--- start of Available data ---

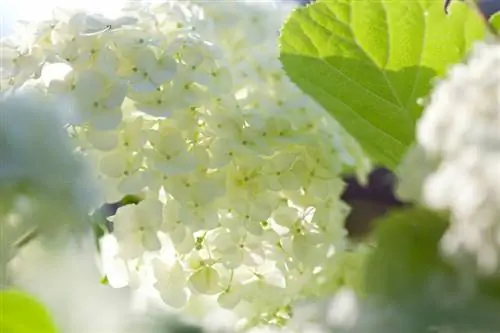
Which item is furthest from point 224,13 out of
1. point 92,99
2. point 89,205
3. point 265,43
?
point 89,205

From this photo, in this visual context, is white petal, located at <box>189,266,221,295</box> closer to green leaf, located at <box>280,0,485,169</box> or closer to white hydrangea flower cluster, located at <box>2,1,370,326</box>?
white hydrangea flower cluster, located at <box>2,1,370,326</box>

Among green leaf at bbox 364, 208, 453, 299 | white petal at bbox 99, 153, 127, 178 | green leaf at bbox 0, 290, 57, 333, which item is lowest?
green leaf at bbox 0, 290, 57, 333

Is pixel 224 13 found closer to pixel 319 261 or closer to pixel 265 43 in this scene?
pixel 265 43

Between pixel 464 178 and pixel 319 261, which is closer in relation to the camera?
pixel 464 178

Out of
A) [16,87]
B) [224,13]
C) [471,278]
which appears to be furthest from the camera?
[224,13]

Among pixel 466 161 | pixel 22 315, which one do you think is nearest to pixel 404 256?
pixel 466 161

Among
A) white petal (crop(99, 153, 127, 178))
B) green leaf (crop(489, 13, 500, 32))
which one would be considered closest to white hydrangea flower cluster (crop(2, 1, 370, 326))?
white petal (crop(99, 153, 127, 178))
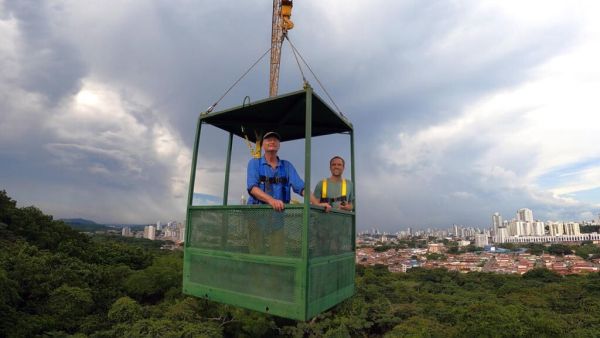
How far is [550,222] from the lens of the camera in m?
156

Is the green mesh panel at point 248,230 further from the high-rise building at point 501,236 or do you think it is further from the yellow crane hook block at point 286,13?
the high-rise building at point 501,236

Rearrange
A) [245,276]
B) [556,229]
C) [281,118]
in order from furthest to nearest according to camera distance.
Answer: [556,229]
[281,118]
[245,276]

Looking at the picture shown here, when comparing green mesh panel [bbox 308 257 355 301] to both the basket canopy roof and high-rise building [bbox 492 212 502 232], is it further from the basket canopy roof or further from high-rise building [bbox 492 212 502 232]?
high-rise building [bbox 492 212 502 232]

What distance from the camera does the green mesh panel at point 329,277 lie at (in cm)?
338

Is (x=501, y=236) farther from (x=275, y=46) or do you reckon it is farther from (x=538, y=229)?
(x=275, y=46)

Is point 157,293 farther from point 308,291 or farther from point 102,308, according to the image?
point 308,291

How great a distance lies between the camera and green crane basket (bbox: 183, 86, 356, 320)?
331cm

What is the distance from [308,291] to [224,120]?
279 cm

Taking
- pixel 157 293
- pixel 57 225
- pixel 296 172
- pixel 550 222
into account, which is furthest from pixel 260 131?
pixel 550 222

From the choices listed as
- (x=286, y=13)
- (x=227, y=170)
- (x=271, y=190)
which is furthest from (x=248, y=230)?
(x=286, y=13)

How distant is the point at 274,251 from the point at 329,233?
693mm

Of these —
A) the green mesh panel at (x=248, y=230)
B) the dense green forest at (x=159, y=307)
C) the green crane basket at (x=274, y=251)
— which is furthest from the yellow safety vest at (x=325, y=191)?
the dense green forest at (x=159, y=307)

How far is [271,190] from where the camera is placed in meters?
4.18

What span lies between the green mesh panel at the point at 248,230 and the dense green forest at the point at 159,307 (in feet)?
62.8
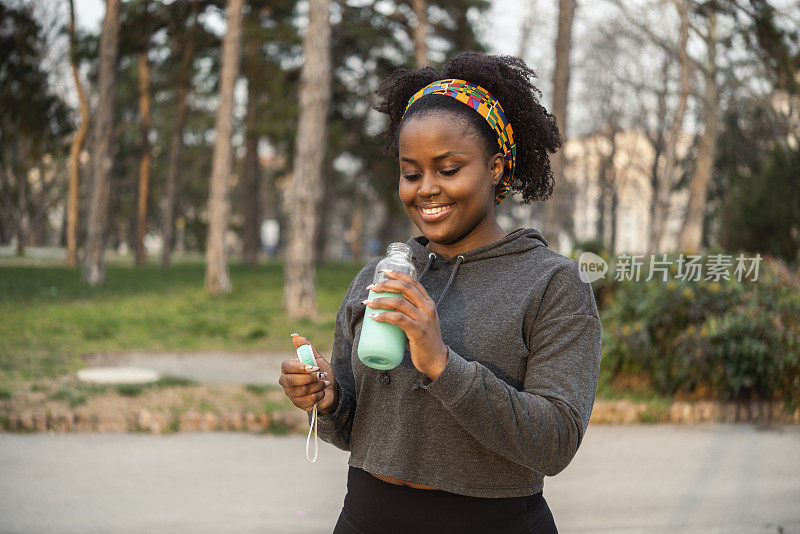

--- end of Available data ---

What the exercise asks =
Copy out all of the entries above word for word, and leave the pictures out of your copy.

Solution for this problem =
Which item is furthest from point 224,13 out of
1. point 92,99
2. point 89,205
3. point 265,43
?
point 89,205

From this photo, in this visual context, is white petal, located at <box>189,266,221,295</box> closer to green leaf, located at <box>280,0,485,169</box> or closer to white hydrangea flower cluster, located at <box>2,1,370,326</box>?
white hydrangea flower cluster, located at <box>2,1,370,326</box>

Among green leaf at bbox 364, 208, 453, 299 | white petal at bbox 99, 153, 127, 178 | green leaf at bbox 0, 290, 57, 333, which item is lowest?
green leaf at bbox 0, 290, 57, 333

Is pixel 224 13 found closer to pixel 319 261 or closer to pixel 265 43 in this scene?
pixel 265 43

Between pixel 464 178 and pixel 319 261, which is closer in relation to the camera?
pixel 464 178

Out of
A) [16,87]
B) [224,13]
C) [471,278]
which appears to be furthest from the camera?
[224,13]

Among pixel 466 161 | pixel 22 315, which one do you think is nearest to pixel 404 256?
pixel 466 161

Among
A) white petal (crop(99, 153, 127, 178))
B) green leaf (crop(489, 13, 500, 32))
which one would be considered closest to white hydrangea flower cluster (crop(2, 1, 370, 326))?
white petal (crop(99, 153, 127, 178))
How far is [550,222] from the lens of the camera in m?
156

Is the green mesh panel at point 248,230 further from the high-rise building at point 501,236 or do you think it is further from the yellow crane hook block at point 286,13?
the high-rise building at point 501,236

Rearrange
A) [245,276]
B) [556,229]
C) [281,118]
in order from furthest to nearest according to camera distance.
Answer: [556,229]
[281,118]
[245,276]

Looking at the picture shown here, when comparing green mesh panel [bbox 308 257 355 301] to both the basket canopy roof and high-rise building [bbox 492 212 502 232], is it further from the basket canopy roof or further from high-rise building [bbox 492 212 502 232]?
high-rise building [bbox 492 212 502 232]

What distance from the camera does the green mesh panel at point 329,277 lie at (in cm)?
338

Is (x=501, y=236) farther from (x=275, y=46) or do you reckon it is farther from (x=538, y=229)?
(x=275, y=46)

Is point 157,293 farther from point 308,291 or farther from point 102,308, according to the image?
point 308,291

How great a distance lies between the camera and green crane basket (bbox: 183, 86, 356, 320)?
331cm

What is the distance from [308,291] to [224,120]?
279 cm

Taking
- pixel 157 293
- pixel 57 225
- pixel 296 172
- pixel 550 222
into account, which is furthest from pixel 260 131?
pixel 550 222

From the choices listed as
- (x=286, y=13)
- (x=227, y=170)
- (x=271, y=190)
which is furthest from (x=248, y=230)?
(x=286, y=13)

How distant is the point at 274,251 from the point at 329,233?
693mm

Of these —
A) the green mesh panel at (x=248, y=230)
B) the dense green forest at (x=159, y=307)
C) the green crane basket at (x=274, y=251)
— which is furthest from the yellow safety vest at (x=325, y=191)?
the dense green forest at (x=159, y=307)

How far is [271,190] from where the camera is placed in meters?
4.18

What span lies between the green mesh panel at the point at 248,230 and the dense green forest at the point at 159,307 (in feet)?
62.8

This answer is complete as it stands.